7) Es gibt von der Geburt der Zwillinge bis zur Vierten Herrenmannschaft des TSV unzählige Gründe, weshalb einer mit vielen kommuniziert. Ein Text, Fotos oder ein Filmclip, die in einer "Mail an alle" unangemessen sind und vor allem nach einem Klick verloren gehen, können die Zierde eines Blogs sein.

8) Es gibt – gerade bei Projekten und Arbeitsprozessen mit vielen Beteiligten – kein besseres System, um einen externen Wissensspeicher und eine benutzbare digitale Dokumentation zu produzieren als ein Blog.

9) Die famose Radiotheorie von Bertolt Brecht hat die theoretische Grundlage gelegt für etwas, was mit "Gegenöffentlichkeit" nur unzureichend beschrieben ist. Es geht darum, dass in der Mediendemokratie nicht nur Medien eine interessengesteuerte Stimme erheben können, sondern die Menschen selbst. Es geht darum, dass Blogs der radikalste und funktionierende Gegenentwurf zur Gleichschaltung sind. Endlich, "ich warte schon 80 Jahre", würde Brecht sagen.

10) Es macht irrsinnigen Spass.


Kommentar #1 von Der Erik:

Isch abe gar kein Andy.
Aber auf neudeutsch: Ich blogge dennoch: http://www.lowpolis.de/blog/simpleblog_view
Also was jetzt?

* **SCHRIFTLICHE AUFGABE**
Geben Sie den zitierten Text oben vollständig und Wort für Wort wieder.

* **BEREITGESTELLTE DATEN**

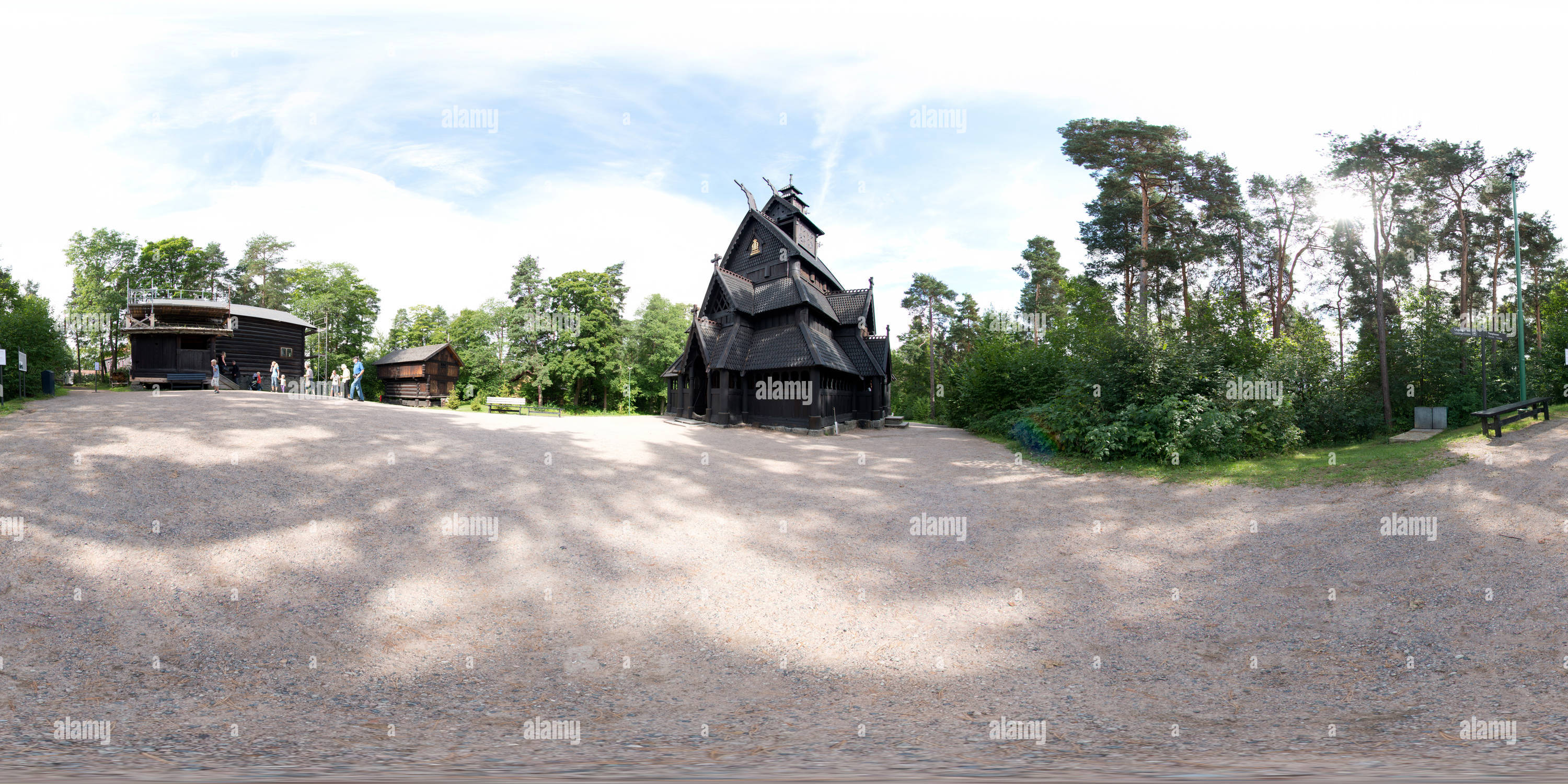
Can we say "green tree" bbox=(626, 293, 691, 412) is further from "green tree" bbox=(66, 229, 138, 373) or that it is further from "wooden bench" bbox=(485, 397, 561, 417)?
"green tree" bbox=(66, 229, 138, 373)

* **DIE AUSGABE**
7) Es gibt von der Geburt der Zwillinge bis zur Vierten Herrenmannschaft des TSV unzählige Gründe, weshalb einer mit vielen kommuniziert. Ein Text, Fotos oder ein Filmclip, die in einer "Mail an alle" unangemessen sind und vor allem nach einem Klick verloren gehen, können die Zierde eines Blogs sein.

8) Es gibt – gerade bei Projekten und Arbeitsprozessen mit vielen Beteiligten – kein besseres System, um einen externen Wissensspeicher und eine benutzbare digitale Dokumentation zu produzieren als ein Blog.

9) Die famose Radiotheorie von Bertolt Brecht hat die theoretische Grundlage gelegt für etwas, was mit "Gegenöffentlichkeit" nur unzureichend beschrieben ist. Es geht darum, dass in der Mediendemokratie nicht nur Medien eine interessengesteuerte Stimme erheben können, sondern die Menschen selbst. Es geht darum, dass Blogs der radikalste und funktionierende Gegenentwurf zur Gleichschaltung sind. Endlich, "ich warte schon 80 Jahre", würde Brecht sagen.

10) Es macht irrsinnigen Spass.


Kommentar #1 von Der Erik:

Isch abe gar kein Andy.
Aber auf neudeutsch: Ich blogge dennoch: http://www.lowpolis.de/blog/simpleblog_view
Also was jetzt?